■ COMPLETE O SEGUINTE:
1. Segundo a resenha sobre o projeto Novos Horizontes, por que os professores procuravam instigar quatro atitudes nos alunos, e quais eram elas?
2. Prolongue a resenha sobre o projeto Novos Horizontes a partir do ponto em que ela termina.

■ TEXTO SELECIONADO:
▼▼▼

Da barca do inferno – Marcia Capella

Título: Da barca do inferno para um auto sem barca: novos horizontes para jovens da rede pública
Autor: Marcia Capella
Editora: Pró-saber
Páginas: 192
Ano: 2014

Ganhei o livro Da barca do inferno para um auto sem barca: novos horizontes para jovens da rede pública do meu melhor amigo, uma pessoa que se interessa muito por educação de qualidade e projetos incríveis e é justamente sobre isso que esse livro fala.

“O próprio projeto Novos Horizontes: educação de excelência para jovens da rede pública guiou-se pela “ideia de extraordinário”. Iniciado em agosto de 2007 e agora finalmente documentado em livro, seu compartilhamento há de reavivar em muita gente o ânimo educativo”

Da barca do inferno para um auto sem barca (p.7)

Impossível não dizer que o livro cumpriu bem seu objetivo: através da descrição do projeto Novos Horizontes, dos depoimentos de alunos e professores e da apresentação da monografia dos alunos — uma releitura do Auto da barca do inferno — é impossível que o desejo de fazer algo transformador e a força em acreditar em uma educação de qualidade não sejam reavivados.

O Novos Horizontes não era um reforço para alunos de escola pública, mas um projeto que buscava ampliar a visão de mundo de seus alunos e oferecer ferramentas que os tornassem cidadãos do mundo. Ali, os alunos tinham aulas de filosofia, português, literatura, história, teatro, arte, coral, matemática, meio ambiente, informática, inglês. Em muitos casos, as disciplinas se mesclavam e davam frutos ainda mais interessantes.

“No lugar do ensino instrumentalizado e partido, pôs-se em prática um verdadeiro exercício de interdisciplinaridade, com o qual se procurou levar os alunos a uma ampla compreensão do conhecimento humano nos âmbitos cultural, histórico, filosófico, social e científico”

Da barca do inferno para um auto sem barca (p.12)

Para entrar nesse projeto, alguns alunos de diversas escolas públicas cariocas foram indicados e passaram por uma entrevista, além de ter de escrever uma redação. A partir disso, foram selecionados os alunos que efetivamente fariam parte do projeto. Em tese, os melhores alunos; na prática, os professores tiveram de adaptar um pouco seus planos.

Para estimular o interesse dos alunos, os professores buscavam instigar quatro atitudes, que são descritas no livro e seguidas de depoimentos dos alunos. Essas atitudes são: pertencimento, compromisso, autotelia e oportunidade de realização.

“Cada um aqui tomou as rédeas da sua própria vida”

Da barca do inferno para um auto sem barca (p.130)

▲▲▲

■ DADOS APRESENTADOS:
▼▼▼

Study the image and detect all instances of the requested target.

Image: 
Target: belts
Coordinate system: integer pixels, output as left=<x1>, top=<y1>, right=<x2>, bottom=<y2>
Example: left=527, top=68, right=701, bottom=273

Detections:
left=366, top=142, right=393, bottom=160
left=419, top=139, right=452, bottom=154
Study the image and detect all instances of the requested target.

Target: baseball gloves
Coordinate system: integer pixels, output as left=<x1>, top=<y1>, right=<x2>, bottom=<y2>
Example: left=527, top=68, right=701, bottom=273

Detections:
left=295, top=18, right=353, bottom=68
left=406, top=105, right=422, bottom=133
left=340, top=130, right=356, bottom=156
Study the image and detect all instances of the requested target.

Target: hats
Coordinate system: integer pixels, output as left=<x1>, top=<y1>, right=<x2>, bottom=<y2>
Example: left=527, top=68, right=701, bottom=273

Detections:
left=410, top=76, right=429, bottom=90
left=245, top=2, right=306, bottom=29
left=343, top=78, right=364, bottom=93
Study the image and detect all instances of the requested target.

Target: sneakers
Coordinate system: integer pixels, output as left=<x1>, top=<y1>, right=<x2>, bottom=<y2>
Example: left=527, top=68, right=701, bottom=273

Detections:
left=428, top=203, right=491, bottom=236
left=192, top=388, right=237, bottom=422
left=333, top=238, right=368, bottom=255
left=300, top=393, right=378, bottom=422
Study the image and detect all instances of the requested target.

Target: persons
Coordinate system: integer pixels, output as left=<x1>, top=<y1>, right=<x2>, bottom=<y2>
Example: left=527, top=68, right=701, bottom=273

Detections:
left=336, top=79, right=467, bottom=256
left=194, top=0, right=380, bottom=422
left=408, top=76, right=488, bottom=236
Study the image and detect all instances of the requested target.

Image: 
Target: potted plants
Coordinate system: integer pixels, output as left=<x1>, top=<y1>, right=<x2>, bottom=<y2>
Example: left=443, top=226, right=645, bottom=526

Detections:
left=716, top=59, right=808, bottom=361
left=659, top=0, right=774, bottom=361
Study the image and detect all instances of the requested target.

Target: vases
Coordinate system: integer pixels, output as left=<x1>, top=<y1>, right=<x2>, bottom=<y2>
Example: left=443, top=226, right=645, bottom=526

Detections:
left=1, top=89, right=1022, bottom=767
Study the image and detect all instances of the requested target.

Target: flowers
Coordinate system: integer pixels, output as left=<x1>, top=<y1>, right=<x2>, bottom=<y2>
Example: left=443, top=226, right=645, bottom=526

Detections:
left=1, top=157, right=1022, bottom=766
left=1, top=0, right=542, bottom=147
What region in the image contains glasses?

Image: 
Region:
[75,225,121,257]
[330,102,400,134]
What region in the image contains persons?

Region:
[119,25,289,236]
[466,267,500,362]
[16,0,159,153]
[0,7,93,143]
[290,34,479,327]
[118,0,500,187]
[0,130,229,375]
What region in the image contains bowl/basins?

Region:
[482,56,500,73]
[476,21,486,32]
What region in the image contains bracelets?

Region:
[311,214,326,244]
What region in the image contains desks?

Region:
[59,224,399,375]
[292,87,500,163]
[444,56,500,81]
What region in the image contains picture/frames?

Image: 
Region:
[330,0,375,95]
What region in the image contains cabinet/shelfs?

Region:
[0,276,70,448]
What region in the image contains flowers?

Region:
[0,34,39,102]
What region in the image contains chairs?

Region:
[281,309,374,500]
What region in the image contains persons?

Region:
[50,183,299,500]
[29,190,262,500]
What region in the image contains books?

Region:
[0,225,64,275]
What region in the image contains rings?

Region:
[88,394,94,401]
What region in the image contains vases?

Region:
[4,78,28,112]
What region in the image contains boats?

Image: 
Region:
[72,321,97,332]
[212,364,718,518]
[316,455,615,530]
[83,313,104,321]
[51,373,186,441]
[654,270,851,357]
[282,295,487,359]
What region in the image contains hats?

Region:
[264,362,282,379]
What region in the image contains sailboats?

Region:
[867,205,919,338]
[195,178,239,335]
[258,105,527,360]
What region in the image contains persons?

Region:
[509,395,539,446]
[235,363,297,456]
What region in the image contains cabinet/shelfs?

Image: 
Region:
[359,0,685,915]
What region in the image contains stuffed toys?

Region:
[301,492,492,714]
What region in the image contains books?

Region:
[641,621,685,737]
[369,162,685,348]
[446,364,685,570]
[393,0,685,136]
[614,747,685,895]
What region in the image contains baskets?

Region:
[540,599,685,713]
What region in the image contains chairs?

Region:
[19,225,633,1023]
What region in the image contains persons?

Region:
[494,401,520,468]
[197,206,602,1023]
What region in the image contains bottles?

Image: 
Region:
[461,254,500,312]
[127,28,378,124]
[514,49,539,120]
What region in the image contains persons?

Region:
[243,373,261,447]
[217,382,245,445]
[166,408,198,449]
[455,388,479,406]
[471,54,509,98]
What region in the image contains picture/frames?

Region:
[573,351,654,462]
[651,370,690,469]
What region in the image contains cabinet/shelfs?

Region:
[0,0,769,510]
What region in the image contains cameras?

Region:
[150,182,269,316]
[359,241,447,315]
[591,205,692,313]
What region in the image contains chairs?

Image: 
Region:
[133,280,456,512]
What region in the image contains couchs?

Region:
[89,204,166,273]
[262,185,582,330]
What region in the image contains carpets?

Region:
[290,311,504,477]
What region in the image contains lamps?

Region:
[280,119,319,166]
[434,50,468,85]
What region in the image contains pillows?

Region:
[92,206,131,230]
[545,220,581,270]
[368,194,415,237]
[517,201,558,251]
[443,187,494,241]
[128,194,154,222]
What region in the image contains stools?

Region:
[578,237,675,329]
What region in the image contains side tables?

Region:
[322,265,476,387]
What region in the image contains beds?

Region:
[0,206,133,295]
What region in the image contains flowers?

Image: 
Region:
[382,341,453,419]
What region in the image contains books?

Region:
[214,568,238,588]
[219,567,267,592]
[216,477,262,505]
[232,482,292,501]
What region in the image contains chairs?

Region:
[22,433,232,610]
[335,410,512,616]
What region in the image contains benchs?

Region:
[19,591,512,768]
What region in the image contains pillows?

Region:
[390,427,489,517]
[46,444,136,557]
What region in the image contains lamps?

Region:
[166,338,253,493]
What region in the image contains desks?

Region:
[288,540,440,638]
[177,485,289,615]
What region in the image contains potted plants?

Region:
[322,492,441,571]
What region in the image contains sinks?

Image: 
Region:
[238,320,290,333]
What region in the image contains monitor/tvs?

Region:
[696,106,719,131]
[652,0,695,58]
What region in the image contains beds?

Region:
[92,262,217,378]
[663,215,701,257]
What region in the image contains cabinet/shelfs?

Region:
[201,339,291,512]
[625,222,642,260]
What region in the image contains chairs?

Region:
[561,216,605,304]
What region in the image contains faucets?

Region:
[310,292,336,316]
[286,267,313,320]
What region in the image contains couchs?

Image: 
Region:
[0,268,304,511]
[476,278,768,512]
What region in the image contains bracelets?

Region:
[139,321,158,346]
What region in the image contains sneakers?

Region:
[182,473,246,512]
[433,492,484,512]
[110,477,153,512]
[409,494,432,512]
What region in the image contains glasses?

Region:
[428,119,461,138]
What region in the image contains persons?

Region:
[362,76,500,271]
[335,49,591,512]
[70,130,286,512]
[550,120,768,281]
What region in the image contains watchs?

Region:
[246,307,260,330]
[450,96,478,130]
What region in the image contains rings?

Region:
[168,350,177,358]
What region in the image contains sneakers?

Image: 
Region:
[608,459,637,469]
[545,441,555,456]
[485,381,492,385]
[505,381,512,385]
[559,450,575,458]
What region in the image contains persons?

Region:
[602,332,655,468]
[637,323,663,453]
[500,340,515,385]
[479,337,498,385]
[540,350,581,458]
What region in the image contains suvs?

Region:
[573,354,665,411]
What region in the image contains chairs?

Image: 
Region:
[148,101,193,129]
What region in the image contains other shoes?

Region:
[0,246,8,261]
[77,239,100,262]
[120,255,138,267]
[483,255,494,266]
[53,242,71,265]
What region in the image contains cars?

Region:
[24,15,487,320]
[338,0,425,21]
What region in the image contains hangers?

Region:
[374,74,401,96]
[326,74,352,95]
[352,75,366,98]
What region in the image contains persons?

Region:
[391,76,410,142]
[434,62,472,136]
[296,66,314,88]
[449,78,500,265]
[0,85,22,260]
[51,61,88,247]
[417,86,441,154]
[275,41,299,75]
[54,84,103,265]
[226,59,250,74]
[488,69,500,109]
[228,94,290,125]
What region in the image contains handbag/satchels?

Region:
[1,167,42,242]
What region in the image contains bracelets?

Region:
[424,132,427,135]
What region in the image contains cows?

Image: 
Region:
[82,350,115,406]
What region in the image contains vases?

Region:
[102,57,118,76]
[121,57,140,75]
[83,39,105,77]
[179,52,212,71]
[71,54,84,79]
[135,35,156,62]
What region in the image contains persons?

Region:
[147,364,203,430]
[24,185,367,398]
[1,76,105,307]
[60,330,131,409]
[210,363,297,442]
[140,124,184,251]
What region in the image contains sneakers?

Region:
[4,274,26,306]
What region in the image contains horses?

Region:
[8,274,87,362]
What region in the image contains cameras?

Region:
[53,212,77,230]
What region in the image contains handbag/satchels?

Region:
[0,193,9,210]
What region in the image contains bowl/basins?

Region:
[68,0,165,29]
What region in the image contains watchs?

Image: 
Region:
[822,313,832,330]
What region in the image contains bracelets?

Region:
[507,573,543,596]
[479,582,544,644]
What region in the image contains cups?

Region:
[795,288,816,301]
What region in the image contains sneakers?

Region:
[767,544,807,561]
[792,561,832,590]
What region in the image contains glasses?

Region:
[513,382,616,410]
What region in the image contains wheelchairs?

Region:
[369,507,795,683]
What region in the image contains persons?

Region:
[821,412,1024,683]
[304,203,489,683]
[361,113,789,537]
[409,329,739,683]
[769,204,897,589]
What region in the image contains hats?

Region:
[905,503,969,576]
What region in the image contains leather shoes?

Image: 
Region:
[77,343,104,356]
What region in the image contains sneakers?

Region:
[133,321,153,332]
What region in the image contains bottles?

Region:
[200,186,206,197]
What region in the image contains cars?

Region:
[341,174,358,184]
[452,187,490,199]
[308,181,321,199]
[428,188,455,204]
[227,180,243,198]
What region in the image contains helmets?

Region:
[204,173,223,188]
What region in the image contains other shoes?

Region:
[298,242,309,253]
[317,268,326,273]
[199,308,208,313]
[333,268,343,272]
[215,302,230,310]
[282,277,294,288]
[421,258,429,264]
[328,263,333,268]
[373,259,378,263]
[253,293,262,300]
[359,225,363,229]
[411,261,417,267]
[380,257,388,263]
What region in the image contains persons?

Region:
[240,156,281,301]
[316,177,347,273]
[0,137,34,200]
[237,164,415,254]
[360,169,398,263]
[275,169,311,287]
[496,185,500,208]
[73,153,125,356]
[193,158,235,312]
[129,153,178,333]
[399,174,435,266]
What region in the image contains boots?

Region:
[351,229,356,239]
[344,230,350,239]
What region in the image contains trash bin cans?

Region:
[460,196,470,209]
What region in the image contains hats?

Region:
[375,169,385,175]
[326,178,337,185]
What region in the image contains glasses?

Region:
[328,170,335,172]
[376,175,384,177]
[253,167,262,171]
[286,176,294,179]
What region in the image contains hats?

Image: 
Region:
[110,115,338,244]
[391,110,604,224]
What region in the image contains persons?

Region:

▲▲▲

■ RESPOSTAS NUMERADAS:
1. Os professores buscavam instigar essas atitudes para estimular o interesse dos alunos. As quatro atitudes eram pertencimento, compromisso, autotelia e oportunidade de realização.

2.
Depois de descrever como funcionou cada disciplina — ou cada conjunto de disciplinas — a autora do livro ainda nos apresenta mais alguns depoimentos dos alunos, obtidos em uma conversa sobre o projeto. Por meio das palavras desses jovens, conseguimos ter uma ideia melhor do que significou para cada um ter feito parte do Novos Horizontes.

“A educação no nosso país parece que é um deserto: chato, vazio, sem graça”

Da barca do inferno para um auto sem barca (p.129)

“Talvez seja aberto demais para implantar em todas as escolas que existem, mas um pouquinho disso não faz mal a ninguém”

Da barca do inferno para um auto sem barca (p.131)

Também vale ressaltar como a visão sobre a educação mudou para esse alunos. Eles passaram a enxergar o aprendizado de outra forma e souberam valorizar a oportunidade que tiveram. Muitos ingressaram em Universidades públicas ou, no mínimo, conseguiram se encontrar ao longo dessa trajetória que durou 3 anos.

“Apesar da vontade de muitos, não houve outra edição do Novos Horizontes”

Da barca do inferno para um auto sem barca (p.25)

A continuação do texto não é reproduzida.